Montevallo’s Mass Communication program covers broadcast production and multimedia journalism as well as emerging media technologies. The students carry out a range of TV and media functions: live shooting, remote and studio production, editing, set design and on-camera talent. They also produce newscasts, music shows and live streams of on-campus sports and special events: graduations, guest lectures and Founder’s Day, a Montevallo tradition.

Throughout the department’s control room and studios, the team now uses a mix of older Clear-Com systems (such as the Concert multi-user Intercom-over-IP and conferencing solution) combined with the newer Eclipse HX system integrated with Station-IC and Agent-IC.

The university’s new studio opened in 2017 and as the program’s curriculum expanded to keep pace with the broadcast industry’s rapid production developments, Cofield and the department recognized the need to step up every aspect of its technology offerings, including intercoms.

“Until 2017, we were mostly single-channel, with everybody crowded on Channel A,” he said. “It was a matter of pushing a button and trying to talk over somebody. Now, having the ability to assign channels for private or targeted conversations is a night and day change. The students are able to see first-hand how comms are really handled in a professional production environment.”

When it comes to intercom on a shoot or event, channels are typically allocated for a faculty supervisor, a director, producers, associate producer, graphics, teleprompter, an ENG shader or a technical director depending on the production’s needs—now these roles can be managed using Agent-IC and the new Station-IC desktop client.

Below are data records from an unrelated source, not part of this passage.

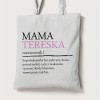 Torba Na Dzień Mamy Z Imieniem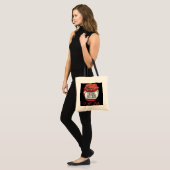 Fun 2e graad Gezegde voor leerlingwezen Tote Bag (Voorkant (model))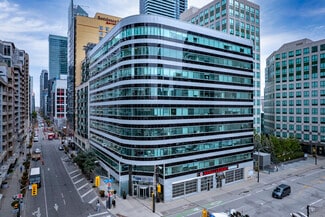 Plus de détails pour 277 Wellington St W, Toronto, ON - Bureau à louer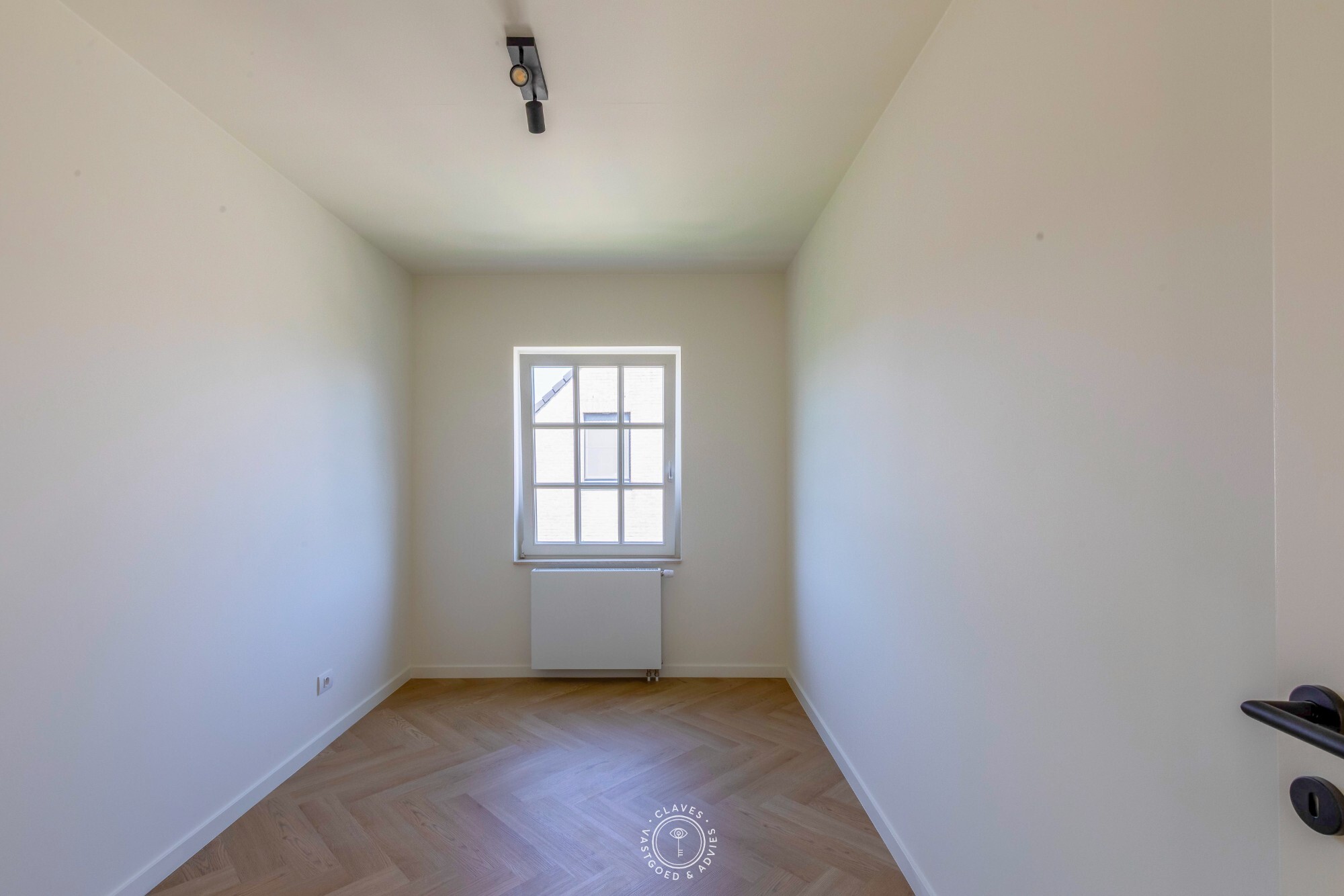 Dromerig dakappartement in vernieuwbouwd appartementsgebouw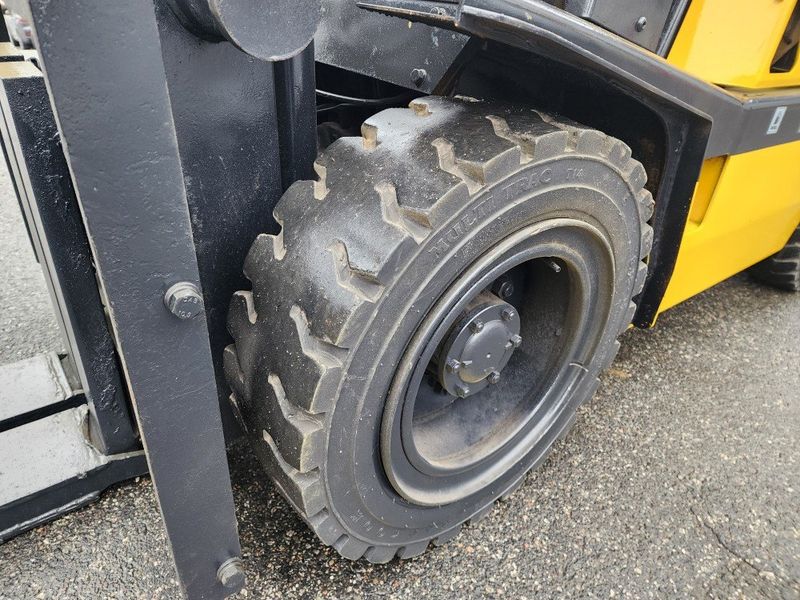 한효진님의 장터 판매 상품 [저렴한 중고지게차 현대 디젤3톤] 첨부 사진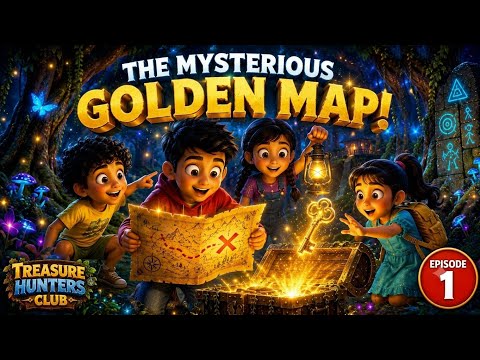 The Treasure Hunters Club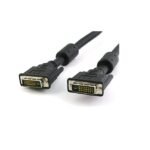 Câble DVI – Câbles DVI (20 m, DVI-D, DVI-D, Mâle, mâle, Or)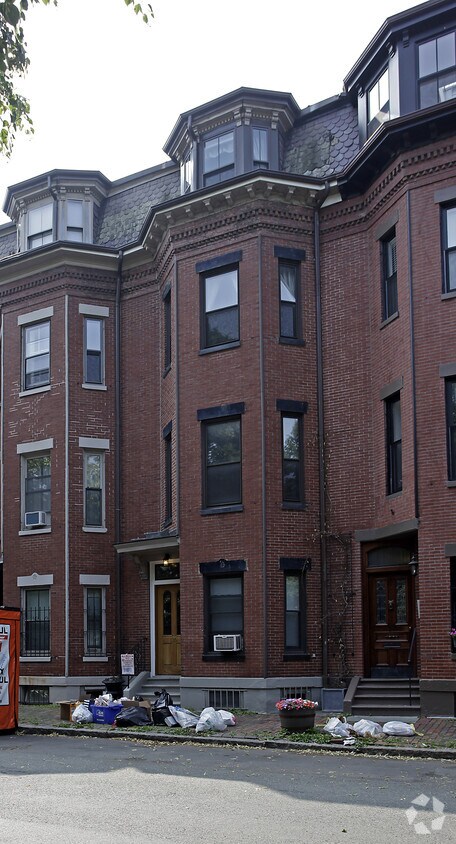 Foto del edificio - 36 Appleton St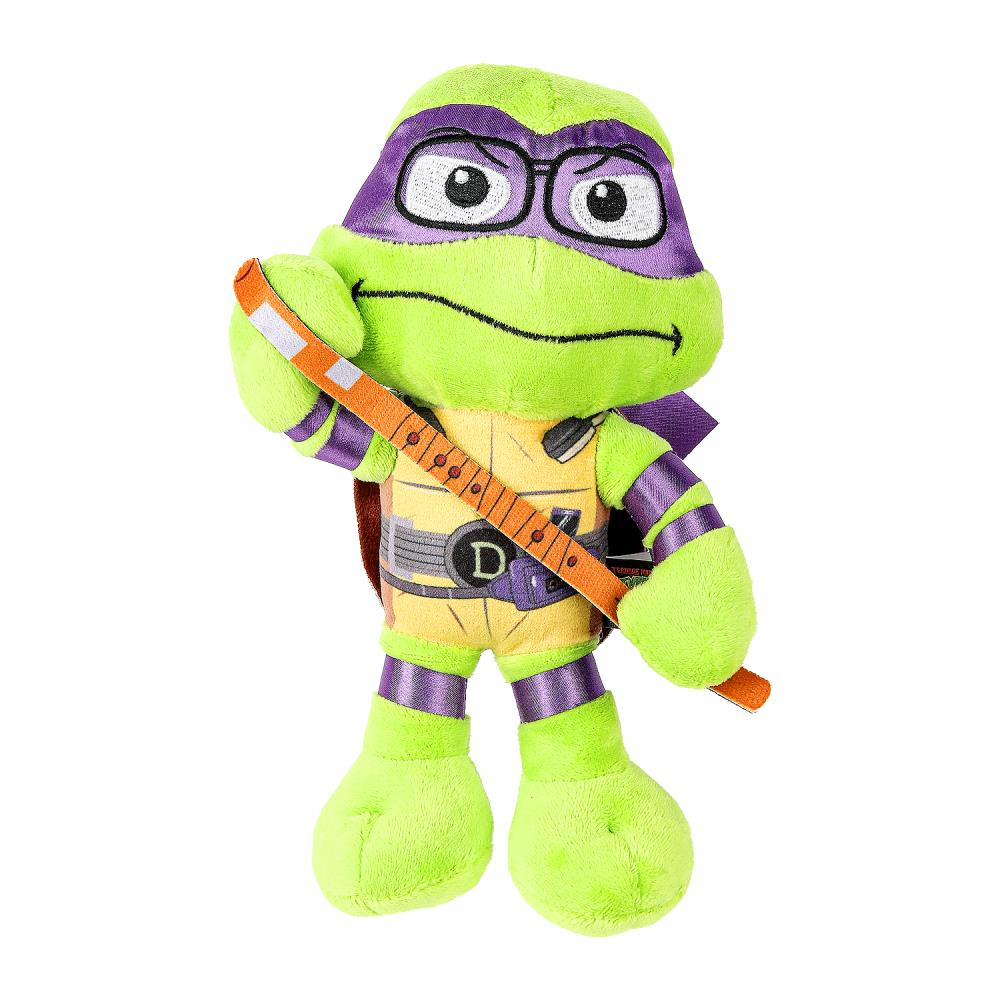 Игрушка мягкая Черепашки Ниндзя - Донателло, 20 см. Мульти-пульти M119521TN2-20NS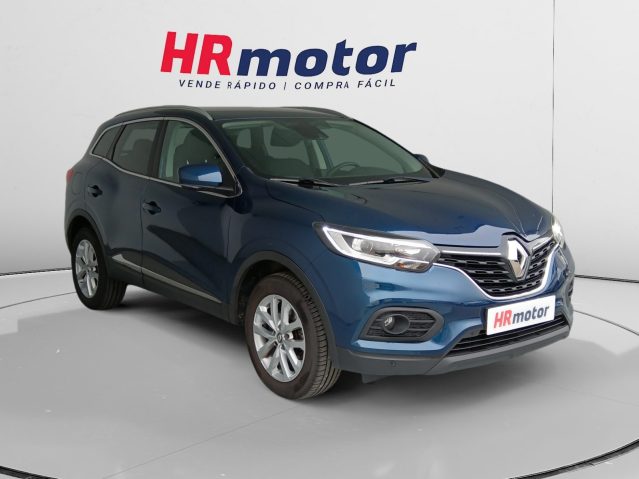 Renault Kadjar  TCe 140 Business Edition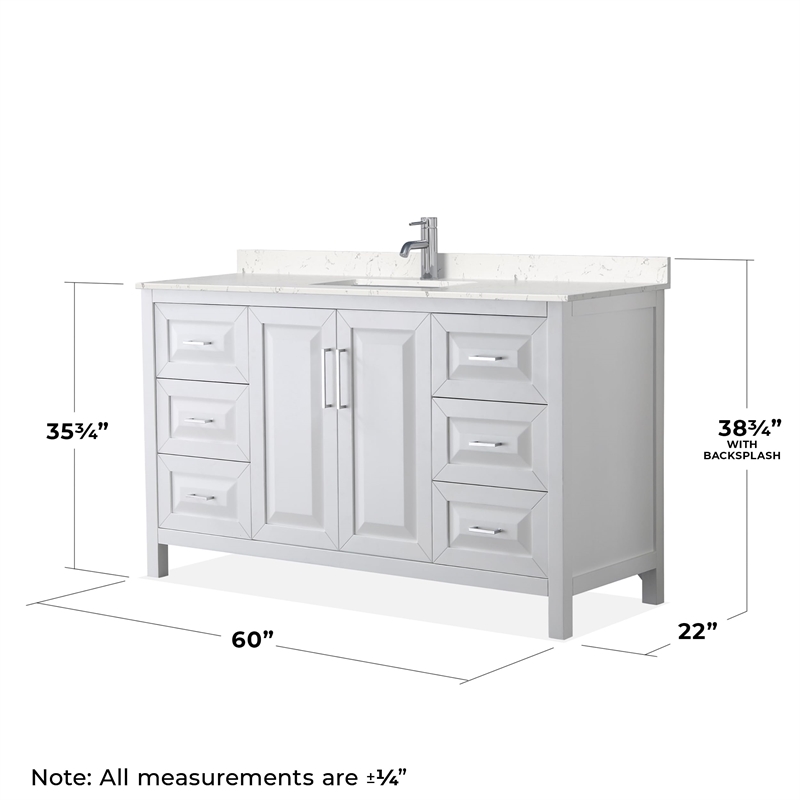 Wyndham Collection Daria 60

Station-IC is one of the latest product releases from Clear-Com. Through a computer running MacOS or Windows operating systems, users can connect natively to a central intercom system hosting such key services as audio and control, panels, beltpacks, or even endpoints from other intercom systems.

“Our Eclipse is tied into our Midas Pro-X audio console and our Ross Ultrix router,” Cofield said. “That configuration, together with Agent-IC, makes doing remotes around campus easier.

For remote productions, faculty will give a remote engineer on-location one of its four Agent-IC licenses to be able to talk back to the control room and send return audio. The team will use a tie from the Eclipse system into the Ultrix to record party lines so students can hear what they sound like on comms or listen to someone giving show directions – another way for them to experience how communications functions are handled on a set or in a studio.

“With our old system, we were tied to the studio,” Cofield said. “We didn’t really have the ability to go out and do anything remote. Now, we can set up a remote anywhere that has Wi-Fi with Agent-IC and have instant intercom. As a faculty member and a producer, I can monitor all student communications and switch quickly to any channel to answer questions or do troubleshooting. It’s super flexible and life-changing to be able to do that.”

The department’s enhanced comms capabilities also serve as a valuable teaching and instructional aide. “From the perspective of a teaching institution, the ability to record the PLs quickly and easily lets me go back and tell the director/professor to emphasize certain techniques more to a class or to even point out when a student producer really performed well on an assignment and made the production come off much smoother.”

Looking ahead, Cofield is confident the school’s current comms configuration is capable enough to take the department well into the future while also providing a unique competitive advantage in attracting students who are looking for real-world experience and modern technology.

“There aren’t many programs like this for undergrads, especially here in the Southeast, and we’re continually growing our program,” he said.

The school’s vision for its Mass Communications department was to have it be a campus communication hub, “not only allowing remote productions but also connecting classrooms and other learning spaces across campus,” Cofield said. “What I wanted most of all was industry-standard technology to give us the highest levels of flexibility and capabilities for our budget, and that’s what we get with Clear-Com.”